Wednesday, February 09, 2011

Reading :: Reputation

Reputation: A Network Interpretation
By Kenneth H. Craik


I've been reading a lot of social network analysis lately, mostly in sociology and related disciplines. But other disciplines have picked up elements of network analysis, including psychology. Kenneth Craik is Professor Emeritus of Psychology at Berkeley, and Reputation involves a networked understanding of reputation from a psychological viewpoint.

Such an understanding isn't new - but, Craik tells us, the study of reputation has suffered "an interrupted mode of development": although Mark May and Phillip Vernon "advocated the study of person's reputation as centrally informative regarding an individual's personality" in the 1930s, that line of inquiry was dismissed in the late 1930s (p.126).

Craik aims to make up for lost time with a great deal of framework-building. He begins the book by defining reputation: "Reputation is not located on or in a person, like a left elbow or a knack for languages. Reputation is a dispersed phenomenon that is to be found in the beliefs and assertions of an extensive number of other individuals. ... Reputation is part of the social environment but uniquely referenced to a certain person" (p.xvii). Given the above, Craik defines the reputational network as made of two dimensions:
  • Person knows other
  • Other knows person
and these dimensions form a matrix of people in an individual's reputation network:
  • Social network members (Person knows other; other knows person)
  • Local and public figures (Person knows other; other does not know person)
  • Unseen audience (Person does not know other; other knows person)
  • Everybody else (Person does not know other; other does not know person) (p.xviii)
The reputation network is the focus for Part I of the book - not what's actually true, not how it affects the individual, but how a reputation network develops and works. Part II turns to the individual whose reputation is under discussion, examining how the network interacts with her or him. For my readers who study rhetoric, think of this understanding of reputation as an extended systematic exploration of ethos.

Craik develops three themes for reputation:
  • "the membership of a person's reputation network" (Ch.1)
  • "the ongoing social communication process through which news, observations, and impresions about an individual circulate along that person's reputation network" (Ch.2)
  • "the ways in which each member of a person's reputation network gathers and accumulates impressions, beliefs, and evaluations about that specifically identifiable person" (Ch.3; see p.xix).
These elements "generate two major aspects of reputation: the discursive facet, dealing with actively flowing information, and the distributive facet, dealing with latent stored information about the person" (p.xix). In Part I, Craik devotes himself to analyzing these, including how to measure the accuracy and validity of information flowing through a reputation network (p.77).

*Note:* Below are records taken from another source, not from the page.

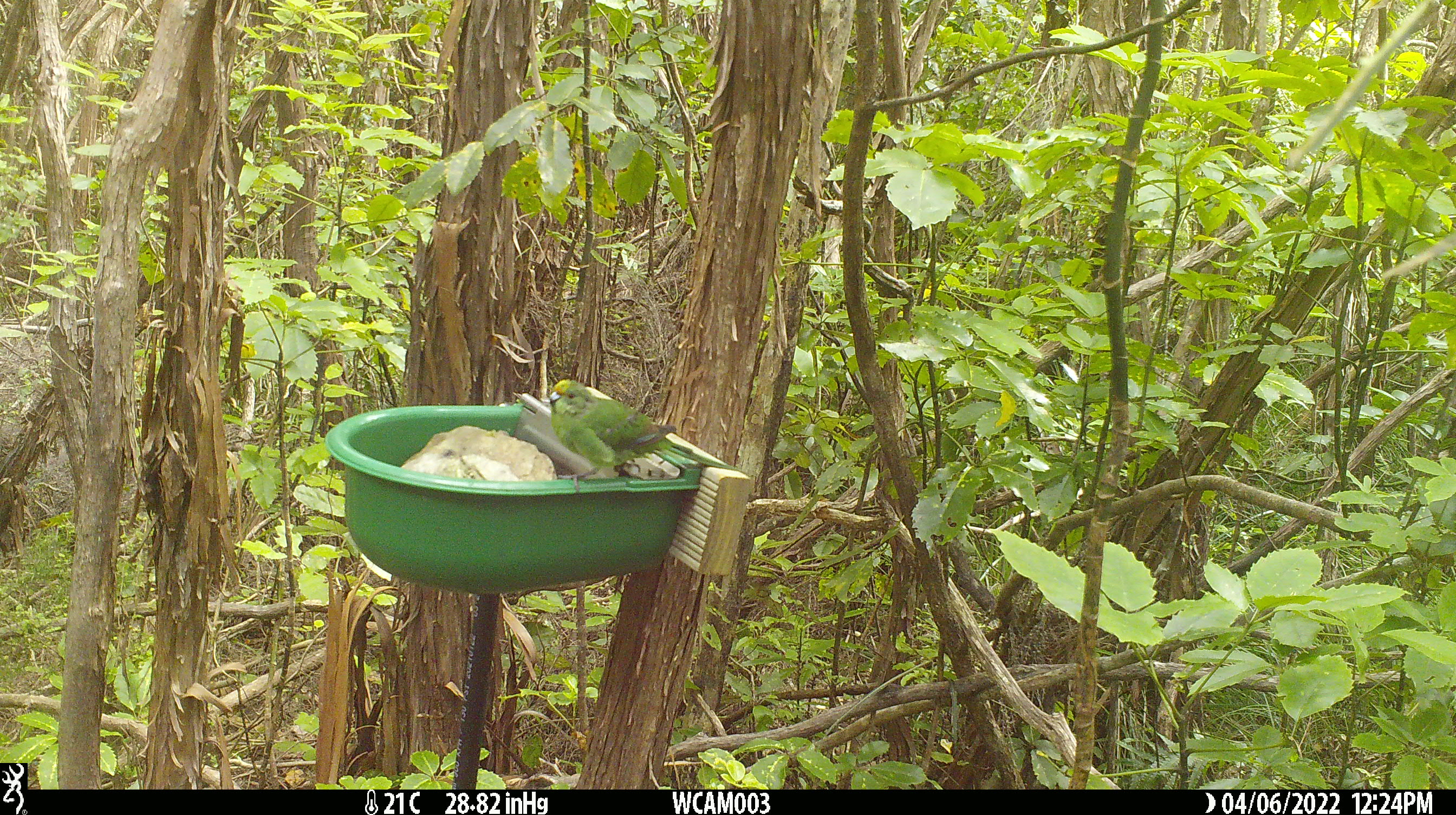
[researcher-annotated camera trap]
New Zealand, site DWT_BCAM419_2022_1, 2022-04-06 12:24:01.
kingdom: Animalia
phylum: Chordata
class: Aves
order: Psittaciformes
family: Psittaculidae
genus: Cyanoramphus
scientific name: Cyanoramphus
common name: parakeet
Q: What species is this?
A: Parakeet (Cyanoramphus).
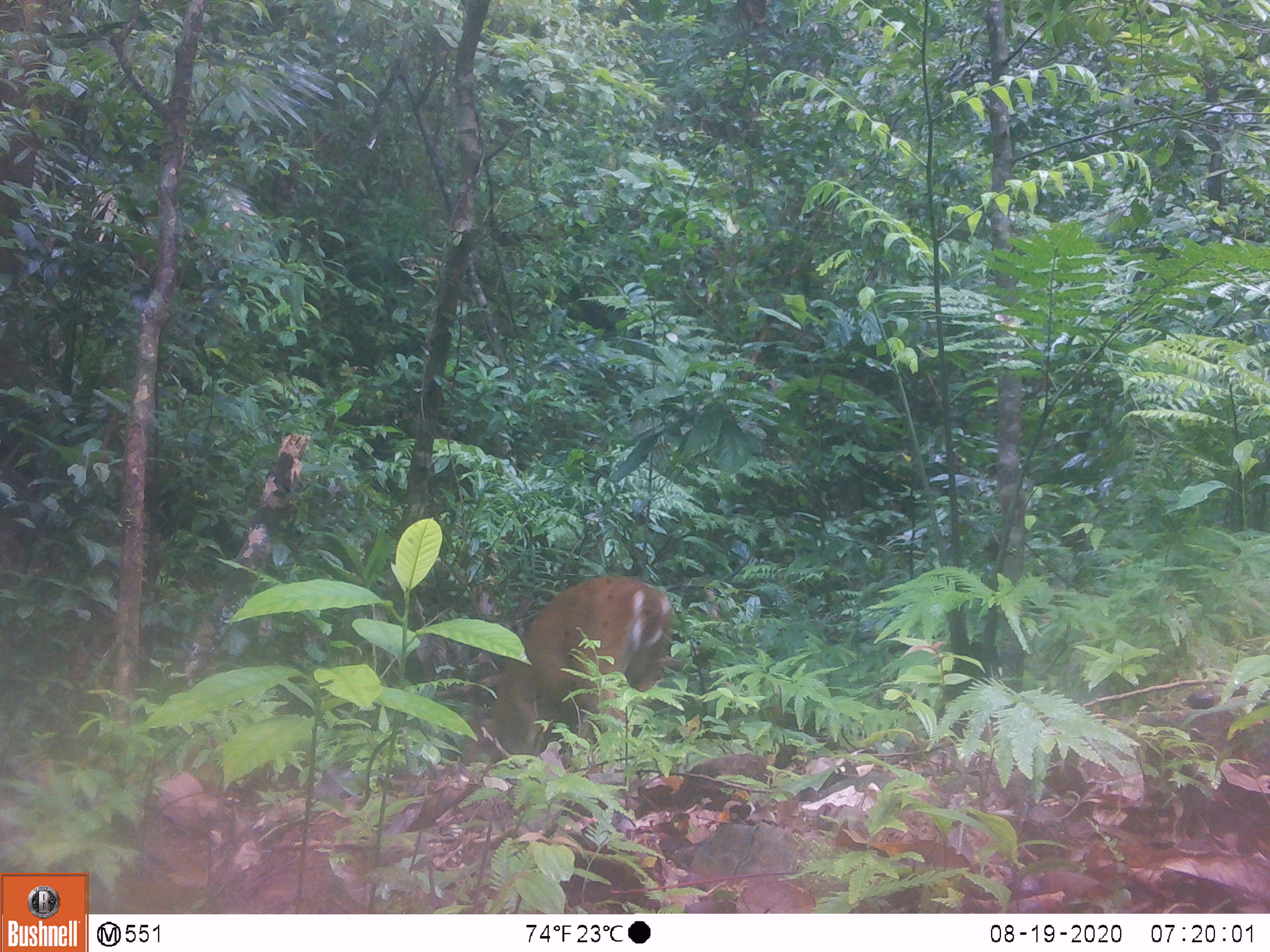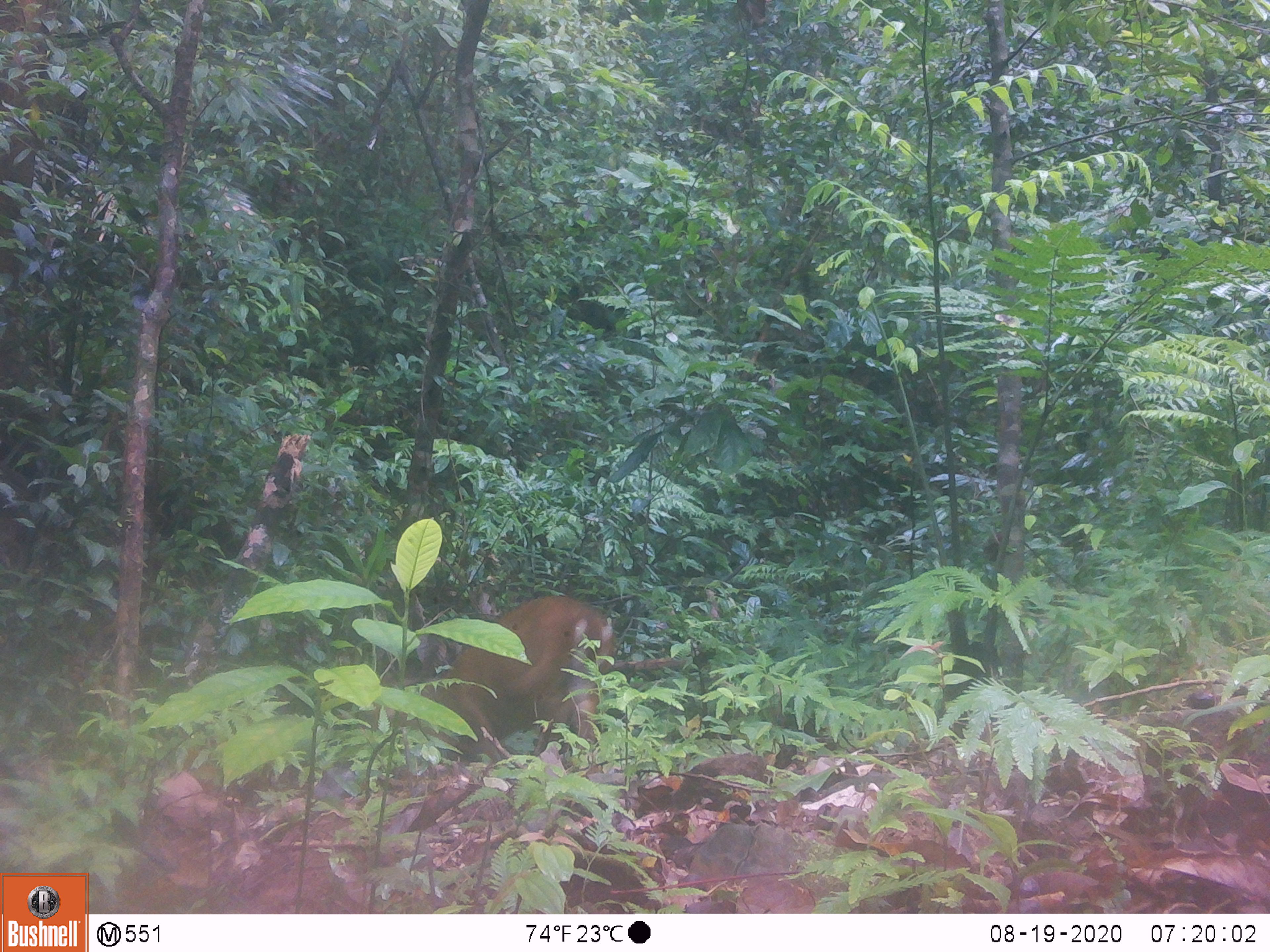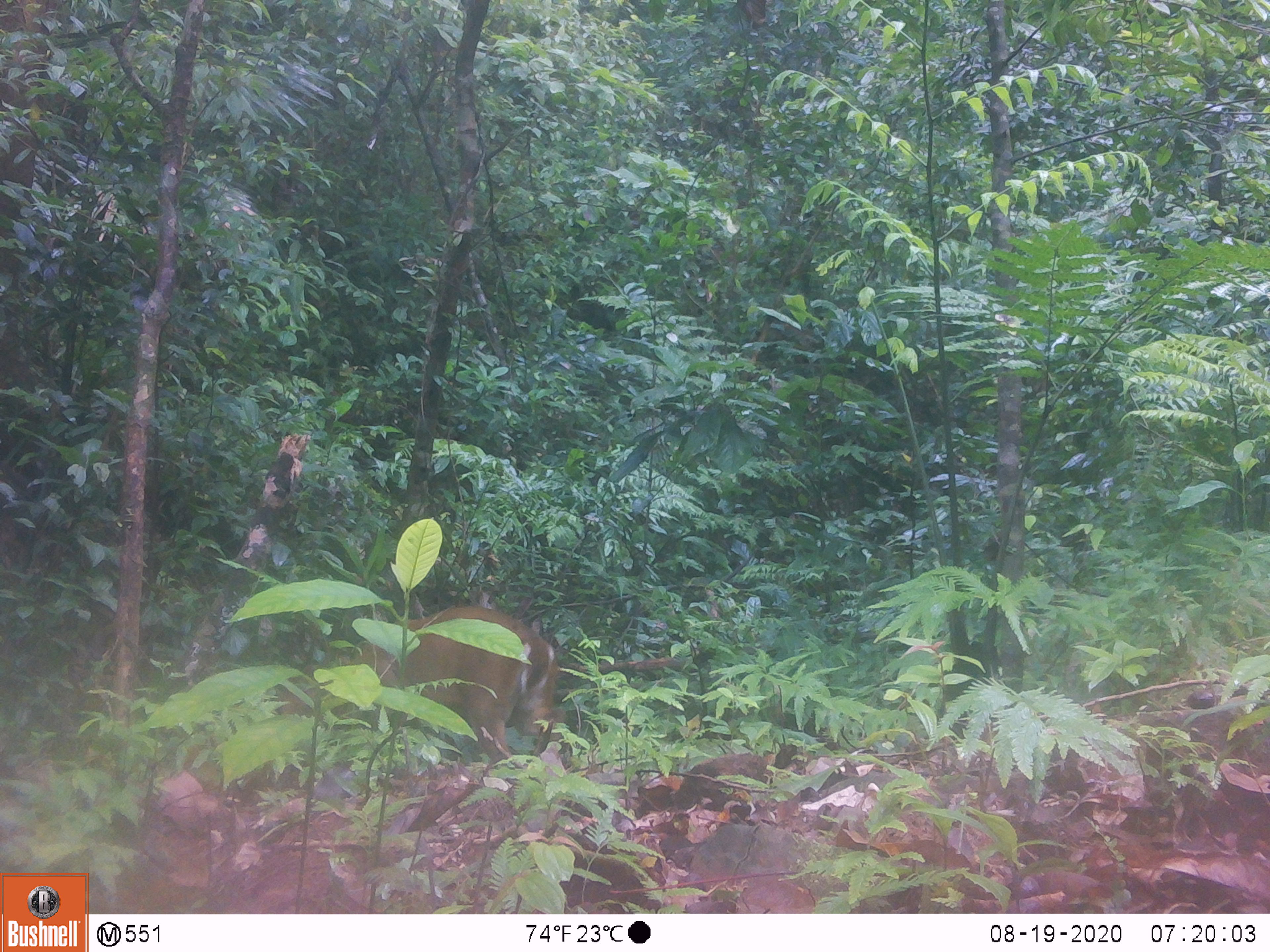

So that's an overview of Part I, in which Craik manages to "keep the person as agent out of our conceptual analysis for as long as possible" (p.71). In Part II, he turns to the person as agent, examining how that individual is affected by her or his reputation network. He develops a model in which the personality system and social system interact (Ch.7). He also leverages a couple of case studies, including defamation law and an examination of posthumous reputation, to further explore how these systems interact.

The book is far-ranging and develops a strong framework, which Craik details in the Conclusion. However, I found myself skimming through the second half of the book. I don't think this has to do with Craik's writing or analysis so much as the fact that I had trouble applying it to my research or background. I'll likely revisit the book if I become more involved in studying representation. But if that's your interest, I recommend the book.